HTG FAQs

Compiling this list of frequently asked questions is an ongoing project. Please send any additional questions to info@ncbi.nlm.nih.gov, and we will include them if they are appropriate.

What Phase should my HTG submission be?

If the HTG record is unfinished, it should be designated Phase 1 or Phase 2. Phase 1 indicates an unfinished sequence containing gaps, in which the order and relative orientation of the pieces are not known. Phase 2 is also an unfinished sequence, but the order and orientation of the pieces are known, however, the length of the gaps between these pieces may or may not be known. By definition, an unfinished sequence of only one piece is Phase 2. Phase 3 submissions are one contiguous piece of DNA of finished quality.

htgs_orient

Will the accession number change when the Phase changes?

No. The accession number you receive when you first submit an HTG record remains with that record throughout its existence, that is, through its various phases and any updates of its sequence and/or annotations.

What do the different KEYWORDS mean?

  • HTGS_DRAFT

    Clones that are sequenced to draft status. These should be, on average over all draft depositions, at least 4X coverage (but can be more) and are Phase 1 or Phase 2.

  • HTGS_FULLTOP

    An HTGS_DRAFT clone where all shotgun reads are done. At this point, the project is ready to hand off to finishers. A deposition should be made at this stage. Note that the precise coverage will vary depending on center operating procedure, but usually the coverage is between 6X and 10X. These projects are almost always ordered and oriented (Phase 2).

  • HTGS_PREFIN

    After the HTGS_FULLTOP stage, when the clone has undergone 2 rounds of prefinishing (two iterative computational determinations of low coverage/low quality regions and addition of directed sequencing reads, including primer walks, covering those areas followed by re-assembly, in an attempt to improve contiguity and quality).

  • HTGS_IMPROVED

    After the HTGS_FULLTOP stage, when one or more regions of the BAC are of finished quality.

  • HTGS_ACTIVEFIN

    The fulltop project has been passed to the finishing team. Often this happens very rapidly after HTGS_fulltop is reached.

  • HTGS_ENRICHED

    The BAC assembly is enriched by inclusion of both BAC generated reads and overlapping WGS reads.

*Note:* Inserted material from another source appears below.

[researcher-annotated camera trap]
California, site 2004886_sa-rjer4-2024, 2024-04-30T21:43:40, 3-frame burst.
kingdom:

  • HTGS_POOLED_MULTICLONE

    The assembly consists of reads from multiple BAC clone reads that have not yet been deconvoluted from an array of pooled clones. The keyword is valid for Phase 0, 1, and 2 HTGS records, but not Phase 3. The clone names must be present in the /clone qualifier, separated by a semi-colon.

  • HTGS_POOLED_CLONE

    The assembly consists of a specific BAC clone's reads that were deconvoluted from an array of pooled clones; contains overlapping reads from WGS sequencing if used in conjunction with HTGS_ENRICHED.

  • HTGS_CANCELLED

    Sequencing of the clone has stopped, and this clone will not be finished.

What information should be included in the DEFINITION line of an HTG record?

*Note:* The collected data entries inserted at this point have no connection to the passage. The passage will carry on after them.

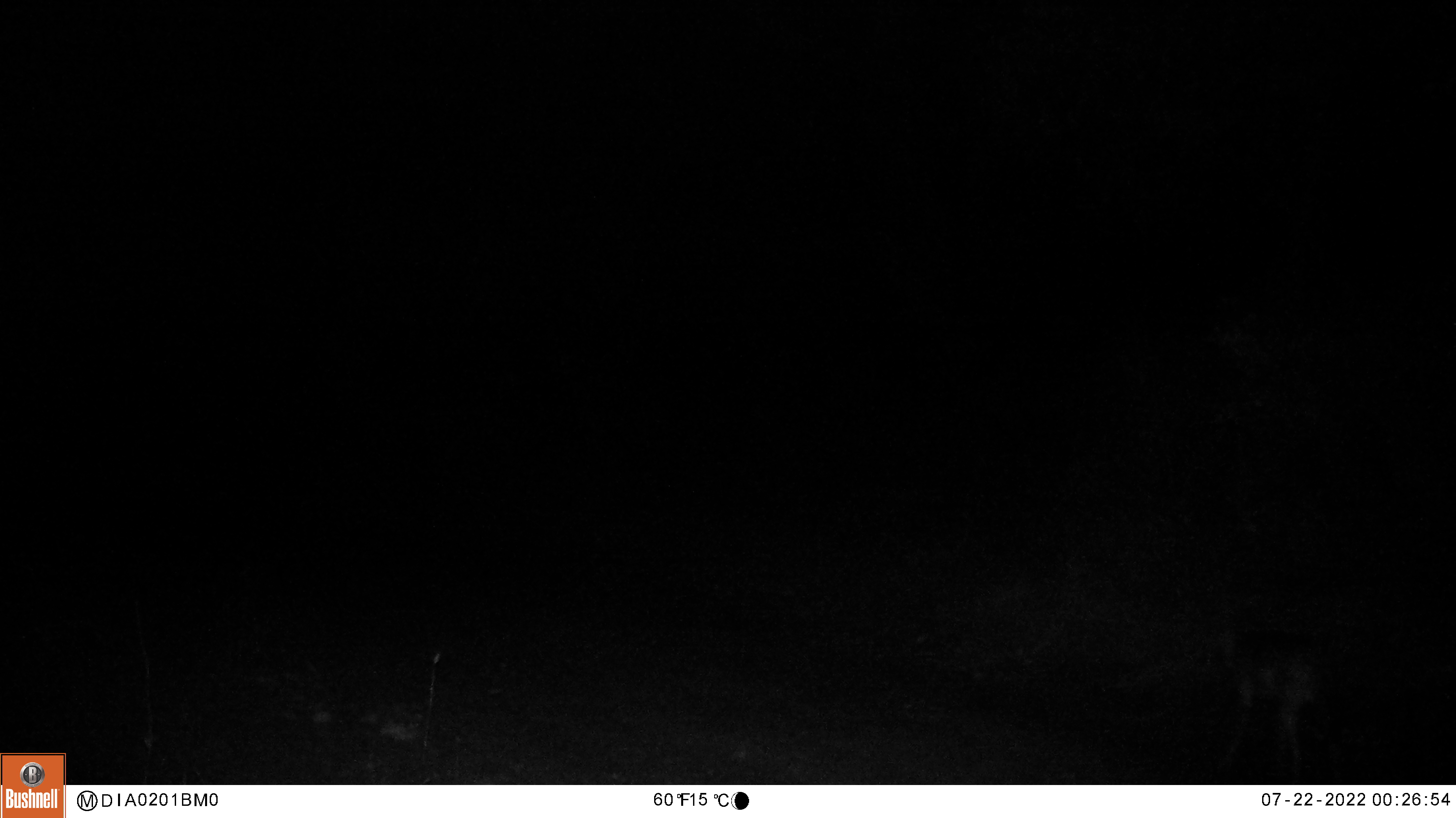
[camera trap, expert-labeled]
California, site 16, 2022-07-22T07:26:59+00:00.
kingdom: Animalia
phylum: Chordata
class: Mammalia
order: Artiodactyla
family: Cervidae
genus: Odocoileus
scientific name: Odocoileus hemionus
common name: mule deer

For phase 3 entries, the DEFINITION line should contain the scientific name of the organism and the clone name and if available, the chromosome or map location. For phase 0, 1, and 2 HTGs, the definition line is generated automatically from the phase and the number of pieces present, plus all of the source information that is included in the source feature (the organism, clone, chromosome, etc.). Examples of definition lines are:

Phase 0, 1, or 2:
Homo sapiens chromosome 17 clone 297N7, *** SEQUENCING IN PROGRESS ***, 9 unordered pieces.

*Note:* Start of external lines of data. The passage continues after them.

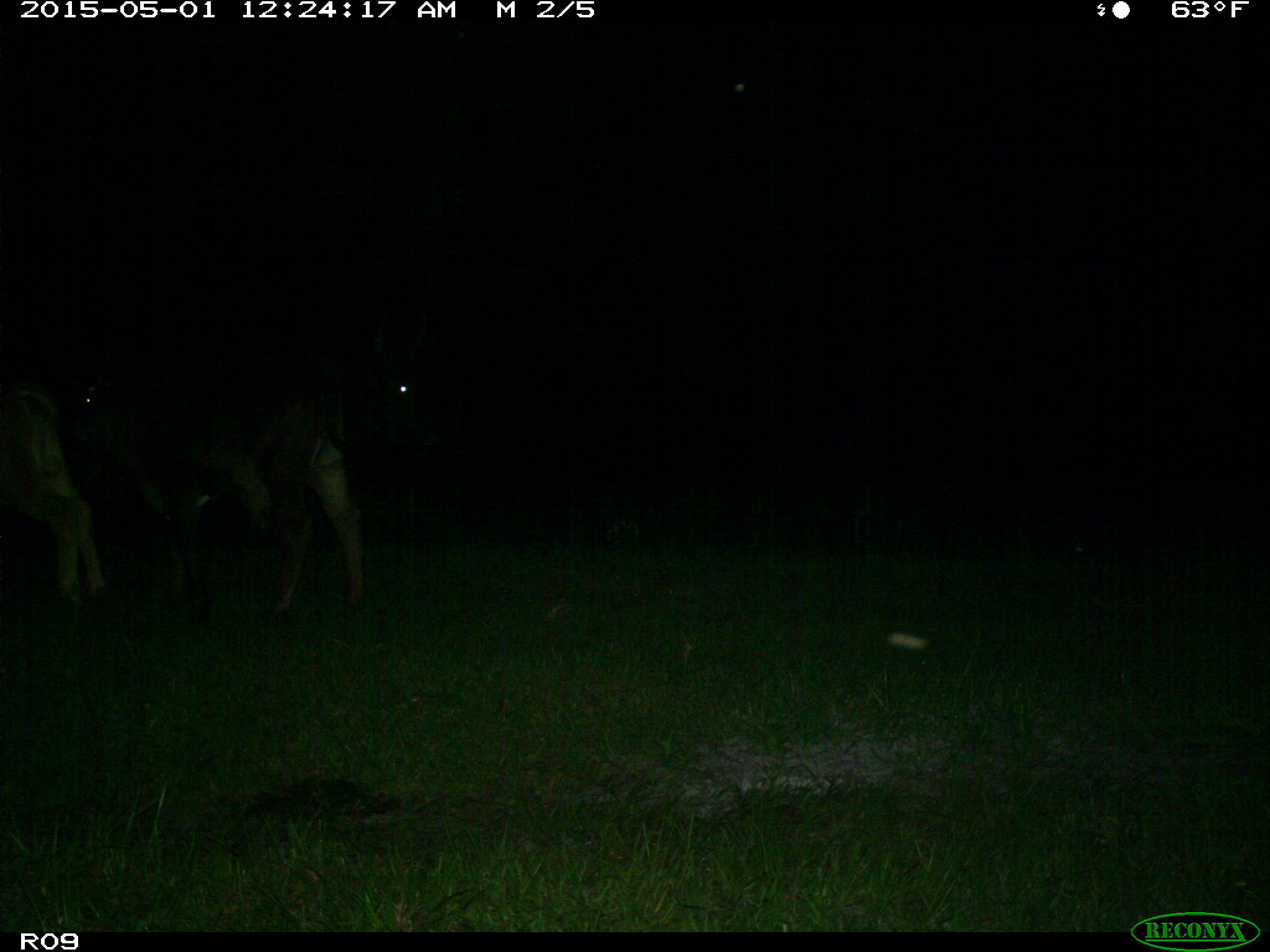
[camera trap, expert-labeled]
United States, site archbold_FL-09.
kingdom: Animalia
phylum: Chordata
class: Mammalia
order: Artiodactyla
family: Bovidae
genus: Bos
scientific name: Bos taurus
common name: domestic cow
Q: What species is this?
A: Bos taurus (domestic cow).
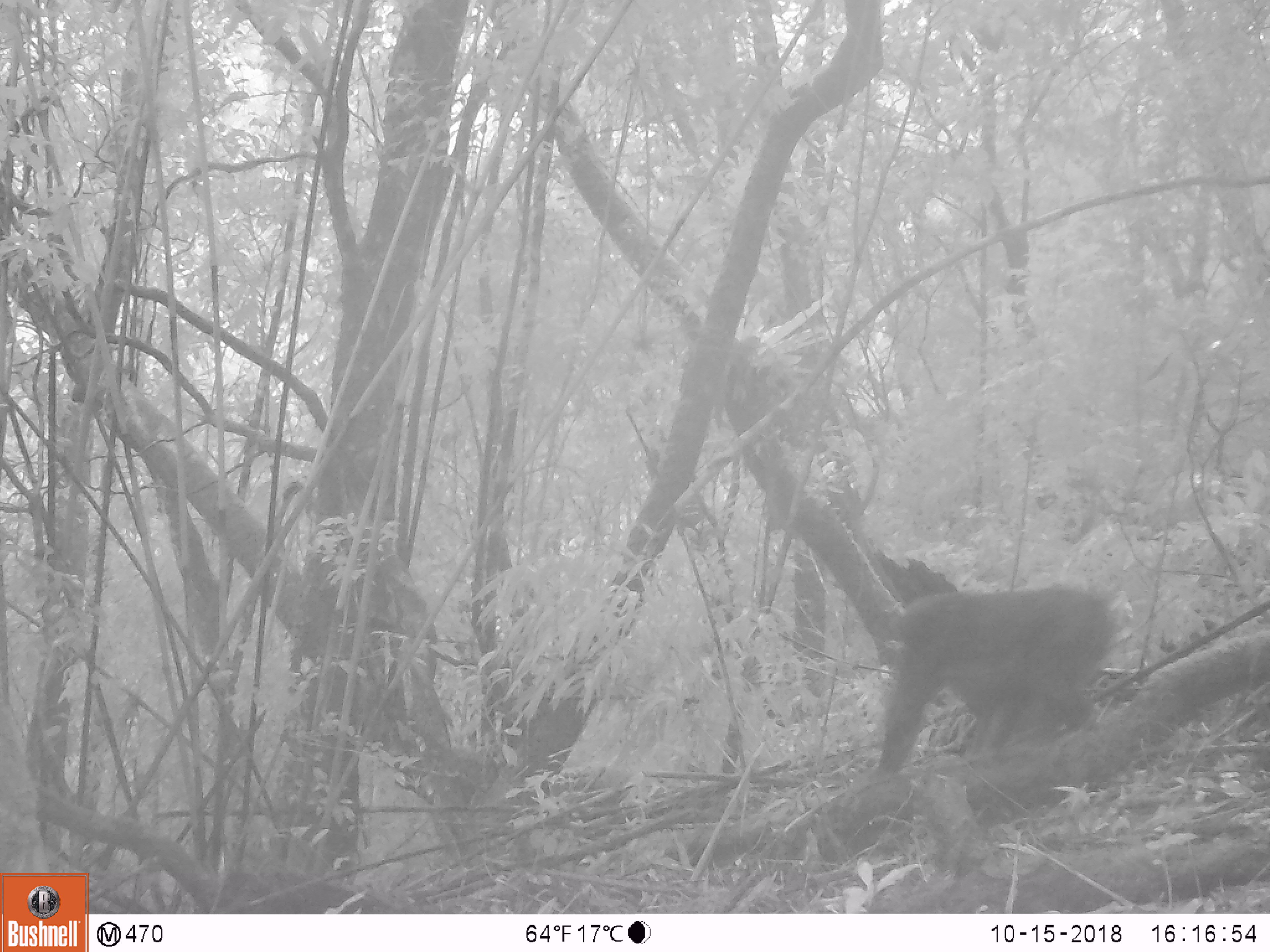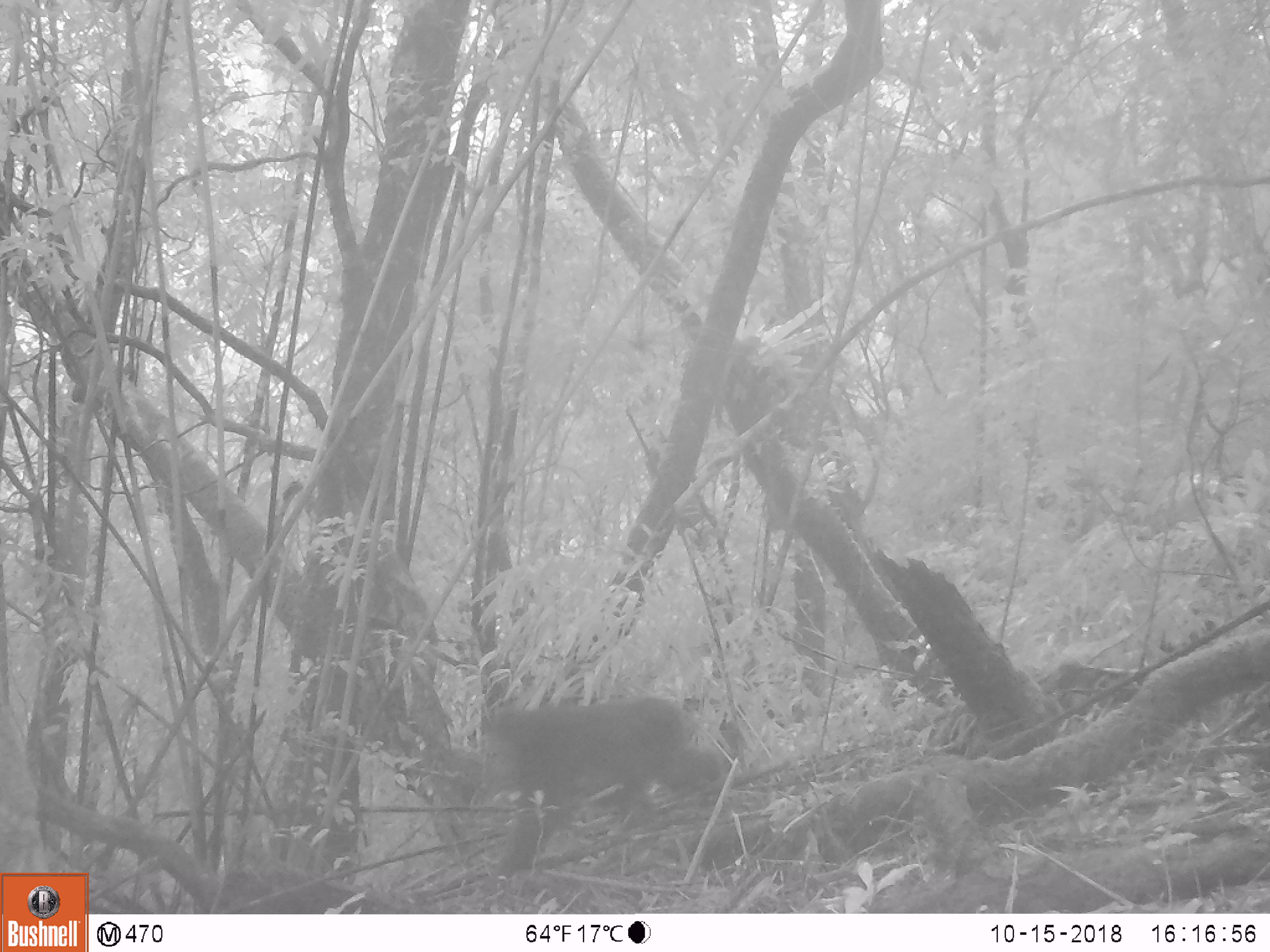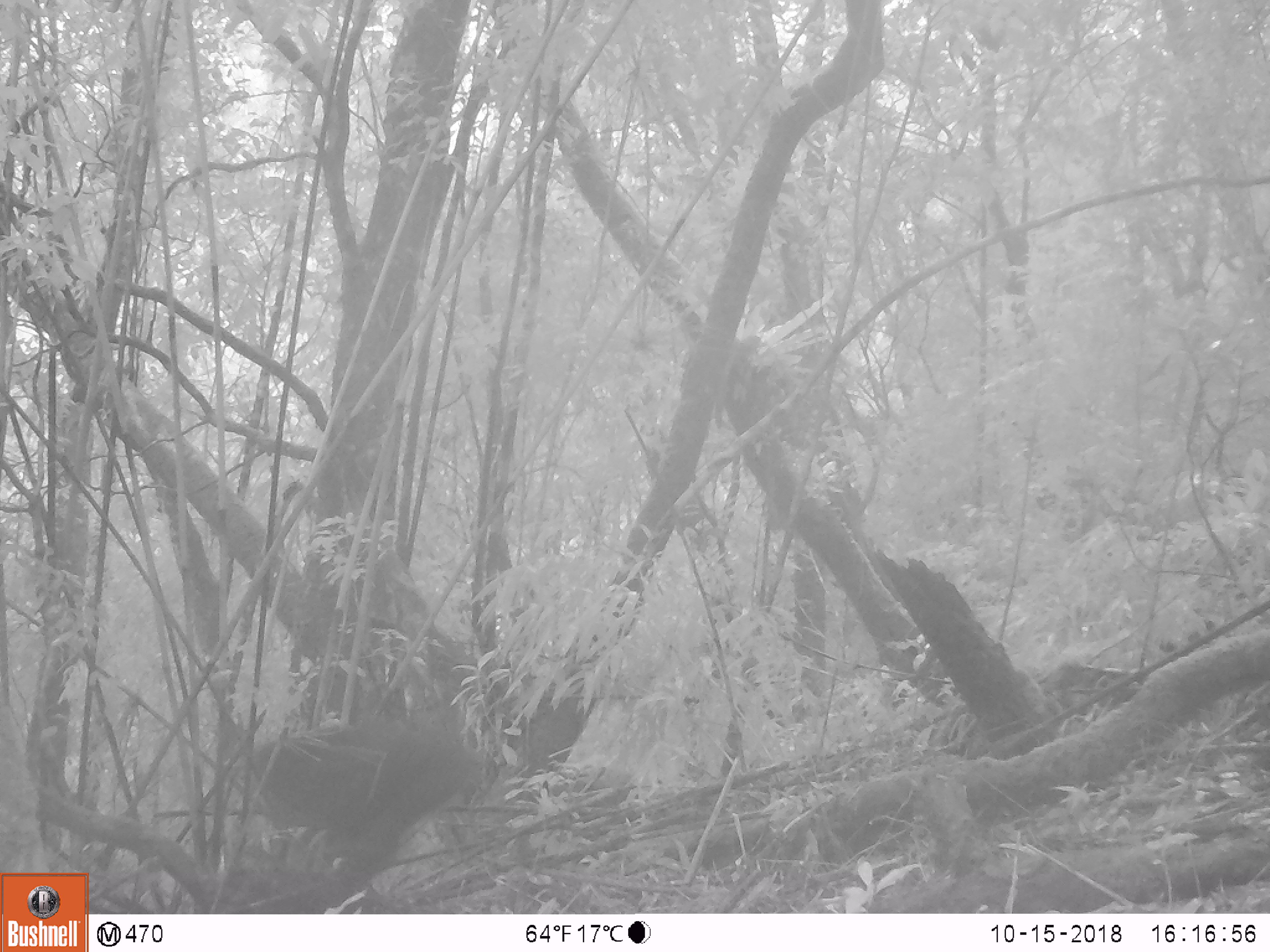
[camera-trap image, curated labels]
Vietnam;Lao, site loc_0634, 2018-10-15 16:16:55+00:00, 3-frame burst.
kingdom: Animalia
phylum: Chordata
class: Mammalia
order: Primates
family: Cercopithecidae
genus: Macaca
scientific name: Macaca arctoides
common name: stump-tailed macaque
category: stump tailed macaque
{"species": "stump tailed macaque (stump-tailed macaque) (Macaca arctoides)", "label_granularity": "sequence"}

for an entry with 9 pieces and this source information:

source          1..125768
                     /organism="Homo sapiens"
                     /chromosome="17"
                     /clone="297N7"
                     
                  
Arabidopsis thaliana clone BAC T5I7 map near marker CIC10A06, *** SEQUENCING IN PROGRESS ***, 2 unordered pieces.

for an entry with 2 pieces and this source information:

source          1..125768
                     /organism="Arabidopsis thaliana"
                     /clone="BAC T517"
                     /map="near marker CIC10A06"
                     
                  
Phase 3:
Homo sapiens chromosome 17 clone 104H12, complete sequence.
Arabidopsis thaliana chromosome II BAC T28M21, genomic sequence.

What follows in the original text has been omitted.